Of course, these named language varieties, while the product of specific sociohistorical process, have social reality, and therefore material effects on their speakers. Yet, sociolinguistics has rarely examined how this social reality works systemically, preferring largely to defend the rationality of the language of the stigmatized other instead of studying historically contingent and semiotically substantive modes that establish linguistic hegemony, as well as how particular techniques of regimentation inscribe populations into the same (commensurable) frame, disregarding who actually benefits. Why those social categories, why there, why now (or then)? In other words, these social realities—these sociolinguistic realities—need to be understood as forms of social organization, which are productive and reproductive of particular relations of inequality; the question is both how and why. We need to understand, for example, why emancipation has really only been imagined in the form of nation-state-type sovereignty.
New sociolinguistic priorities
Rather than assuming its relevance, linguistic scholars ought to ask why “language” has served, and continues to serve, as a terrain for the making of social difference and social inequality at all, and why in the forms that it has. I have argued above that one explanation lies in its function as a technique of regimentation and a legitimizing discourse. Further examination would allow us to better identify what is at stake for differentially positioned social actors in the conditions in which they find themselves, and which they contribute to producing. This approach distances us from the modernist model of linear progress, which underlies our field, and asks us instead to inquire what emancipation and equality might look like, for whom, when, and where.“Despite recent efforts to take on embodiment and social practice, we still use tools (techniques of regimentation) that allow us to treat language as an autonomous field.”

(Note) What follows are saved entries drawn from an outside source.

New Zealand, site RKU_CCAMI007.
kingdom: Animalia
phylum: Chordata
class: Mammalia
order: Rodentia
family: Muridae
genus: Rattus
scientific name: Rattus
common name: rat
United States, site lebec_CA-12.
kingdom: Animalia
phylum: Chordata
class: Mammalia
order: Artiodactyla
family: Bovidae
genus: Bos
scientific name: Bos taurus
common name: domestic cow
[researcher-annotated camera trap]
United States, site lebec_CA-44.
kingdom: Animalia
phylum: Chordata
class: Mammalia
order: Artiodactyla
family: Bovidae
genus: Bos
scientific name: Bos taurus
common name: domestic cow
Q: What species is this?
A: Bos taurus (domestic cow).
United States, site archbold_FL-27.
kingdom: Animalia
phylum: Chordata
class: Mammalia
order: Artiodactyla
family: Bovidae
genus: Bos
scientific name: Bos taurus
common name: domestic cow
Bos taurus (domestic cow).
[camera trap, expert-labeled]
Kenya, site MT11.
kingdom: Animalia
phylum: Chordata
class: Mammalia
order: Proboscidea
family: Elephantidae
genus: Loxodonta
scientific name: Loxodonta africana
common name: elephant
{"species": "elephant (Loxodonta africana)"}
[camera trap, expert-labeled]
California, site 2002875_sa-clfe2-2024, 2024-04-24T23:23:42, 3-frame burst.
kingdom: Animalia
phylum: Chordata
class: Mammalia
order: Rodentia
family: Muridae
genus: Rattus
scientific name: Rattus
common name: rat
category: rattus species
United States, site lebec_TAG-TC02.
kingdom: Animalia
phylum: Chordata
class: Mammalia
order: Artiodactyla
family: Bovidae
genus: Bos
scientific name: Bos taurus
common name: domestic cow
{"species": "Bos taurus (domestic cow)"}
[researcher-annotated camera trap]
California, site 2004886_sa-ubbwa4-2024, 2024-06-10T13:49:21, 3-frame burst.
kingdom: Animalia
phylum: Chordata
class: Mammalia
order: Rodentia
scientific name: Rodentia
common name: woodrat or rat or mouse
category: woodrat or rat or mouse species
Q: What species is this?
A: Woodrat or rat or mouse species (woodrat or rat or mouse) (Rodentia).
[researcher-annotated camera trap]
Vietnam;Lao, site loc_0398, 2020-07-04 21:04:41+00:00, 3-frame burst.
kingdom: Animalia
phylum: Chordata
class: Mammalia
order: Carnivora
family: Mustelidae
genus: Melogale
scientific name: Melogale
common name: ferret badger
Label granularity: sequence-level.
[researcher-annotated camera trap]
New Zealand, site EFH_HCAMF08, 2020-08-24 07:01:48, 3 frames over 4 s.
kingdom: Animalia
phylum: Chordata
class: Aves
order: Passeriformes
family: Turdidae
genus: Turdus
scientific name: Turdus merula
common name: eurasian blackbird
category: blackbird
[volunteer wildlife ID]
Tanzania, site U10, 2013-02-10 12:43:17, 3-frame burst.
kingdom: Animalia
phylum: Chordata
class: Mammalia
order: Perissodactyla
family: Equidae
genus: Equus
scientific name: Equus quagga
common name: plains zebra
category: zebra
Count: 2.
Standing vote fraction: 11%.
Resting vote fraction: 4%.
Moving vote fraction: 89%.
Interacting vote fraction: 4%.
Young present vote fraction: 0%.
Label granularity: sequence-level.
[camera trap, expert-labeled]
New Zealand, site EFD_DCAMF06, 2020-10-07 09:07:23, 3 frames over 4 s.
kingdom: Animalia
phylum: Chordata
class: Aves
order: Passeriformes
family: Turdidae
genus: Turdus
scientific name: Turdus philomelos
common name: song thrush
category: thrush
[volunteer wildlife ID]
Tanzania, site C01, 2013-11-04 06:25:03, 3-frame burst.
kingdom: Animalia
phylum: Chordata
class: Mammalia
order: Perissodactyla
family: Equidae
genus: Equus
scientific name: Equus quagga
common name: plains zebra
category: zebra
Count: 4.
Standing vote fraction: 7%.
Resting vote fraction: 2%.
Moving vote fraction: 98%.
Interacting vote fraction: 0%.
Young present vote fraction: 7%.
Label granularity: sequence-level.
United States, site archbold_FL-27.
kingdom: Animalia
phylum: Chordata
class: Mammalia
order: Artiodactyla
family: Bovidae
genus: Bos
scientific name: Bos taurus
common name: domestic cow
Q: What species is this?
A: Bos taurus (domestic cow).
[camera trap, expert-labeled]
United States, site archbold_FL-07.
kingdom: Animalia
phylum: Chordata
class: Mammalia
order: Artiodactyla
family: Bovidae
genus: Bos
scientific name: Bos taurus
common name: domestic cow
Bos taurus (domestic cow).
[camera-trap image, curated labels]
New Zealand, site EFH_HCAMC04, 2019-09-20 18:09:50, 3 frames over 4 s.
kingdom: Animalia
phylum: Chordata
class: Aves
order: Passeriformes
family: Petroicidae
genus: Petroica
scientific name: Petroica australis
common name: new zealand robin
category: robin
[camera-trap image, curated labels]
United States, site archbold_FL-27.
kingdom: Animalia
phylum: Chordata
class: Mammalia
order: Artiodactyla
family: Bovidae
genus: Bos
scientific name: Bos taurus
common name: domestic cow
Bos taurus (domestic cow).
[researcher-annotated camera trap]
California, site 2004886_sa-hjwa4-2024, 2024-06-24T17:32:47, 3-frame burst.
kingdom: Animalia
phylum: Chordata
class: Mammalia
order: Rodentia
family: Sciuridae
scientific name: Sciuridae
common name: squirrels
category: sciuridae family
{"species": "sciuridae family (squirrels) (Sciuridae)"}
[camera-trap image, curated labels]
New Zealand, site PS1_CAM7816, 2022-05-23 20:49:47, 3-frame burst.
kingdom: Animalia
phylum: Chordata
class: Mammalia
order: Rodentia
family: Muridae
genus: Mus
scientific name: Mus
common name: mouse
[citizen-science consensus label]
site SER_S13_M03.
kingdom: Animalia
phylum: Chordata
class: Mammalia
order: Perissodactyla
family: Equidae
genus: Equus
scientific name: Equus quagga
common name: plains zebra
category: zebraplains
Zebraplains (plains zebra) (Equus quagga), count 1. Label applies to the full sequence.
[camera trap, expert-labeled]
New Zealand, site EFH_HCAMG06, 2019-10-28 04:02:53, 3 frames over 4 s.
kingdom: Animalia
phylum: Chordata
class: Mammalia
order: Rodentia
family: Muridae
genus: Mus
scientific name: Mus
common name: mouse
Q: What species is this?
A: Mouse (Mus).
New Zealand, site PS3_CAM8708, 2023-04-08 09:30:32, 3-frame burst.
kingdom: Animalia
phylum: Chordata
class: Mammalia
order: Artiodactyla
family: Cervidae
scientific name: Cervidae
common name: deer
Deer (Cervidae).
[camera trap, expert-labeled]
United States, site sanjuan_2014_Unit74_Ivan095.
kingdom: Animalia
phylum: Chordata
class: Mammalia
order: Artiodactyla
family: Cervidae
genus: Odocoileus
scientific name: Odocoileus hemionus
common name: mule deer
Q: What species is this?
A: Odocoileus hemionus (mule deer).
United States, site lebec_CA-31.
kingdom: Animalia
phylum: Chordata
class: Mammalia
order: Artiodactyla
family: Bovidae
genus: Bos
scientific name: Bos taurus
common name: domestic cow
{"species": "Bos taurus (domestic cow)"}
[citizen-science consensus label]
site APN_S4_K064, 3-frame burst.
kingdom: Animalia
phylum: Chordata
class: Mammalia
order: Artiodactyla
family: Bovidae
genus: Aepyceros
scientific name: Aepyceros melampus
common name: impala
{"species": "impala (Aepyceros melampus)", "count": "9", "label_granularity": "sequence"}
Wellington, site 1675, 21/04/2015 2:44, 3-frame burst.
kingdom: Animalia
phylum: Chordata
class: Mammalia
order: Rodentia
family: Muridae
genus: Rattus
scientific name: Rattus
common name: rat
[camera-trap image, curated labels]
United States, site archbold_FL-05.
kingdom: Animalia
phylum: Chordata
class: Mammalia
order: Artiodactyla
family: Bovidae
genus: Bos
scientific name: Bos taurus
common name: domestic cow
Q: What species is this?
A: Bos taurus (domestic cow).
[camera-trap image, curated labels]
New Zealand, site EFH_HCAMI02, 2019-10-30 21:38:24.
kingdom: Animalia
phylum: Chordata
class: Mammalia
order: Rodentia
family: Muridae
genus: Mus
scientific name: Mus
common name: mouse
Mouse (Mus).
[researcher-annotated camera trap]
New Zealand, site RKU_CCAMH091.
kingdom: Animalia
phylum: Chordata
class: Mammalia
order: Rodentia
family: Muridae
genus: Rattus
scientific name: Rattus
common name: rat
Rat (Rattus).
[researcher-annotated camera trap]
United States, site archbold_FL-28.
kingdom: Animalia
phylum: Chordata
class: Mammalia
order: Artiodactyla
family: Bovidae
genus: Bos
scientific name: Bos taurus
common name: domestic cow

Finally, there is the question of the two parts of the term “sociolinguistics.” Part of that nationalitaire sovereignty has depended on the separation of population and language, of “socio” and “linguistics.” Despite recent efforts to take on embodiment and social practice, we still use tools (techniques of regimentation) that allow us to treat language as an autonomous field. There are material reasons for this; among others, giving that up means giving up control over an area of expertise, along with its training programs, grant competitions, and research centers. At the same time, though, relativizing the autonomy of “language” potentially opens up new realms of inquiry, which allow for recentering the communicative dimensions of social process as part of understanding more broadly how social process works and what it produces—not just something that “linguists” (“sociolinguists,” “linguistic anthropologists”) do, over there, somewhere. Perhaps the project of emancipation and equality under contemporary conditions requires some thinking about what “language” does for us all, now.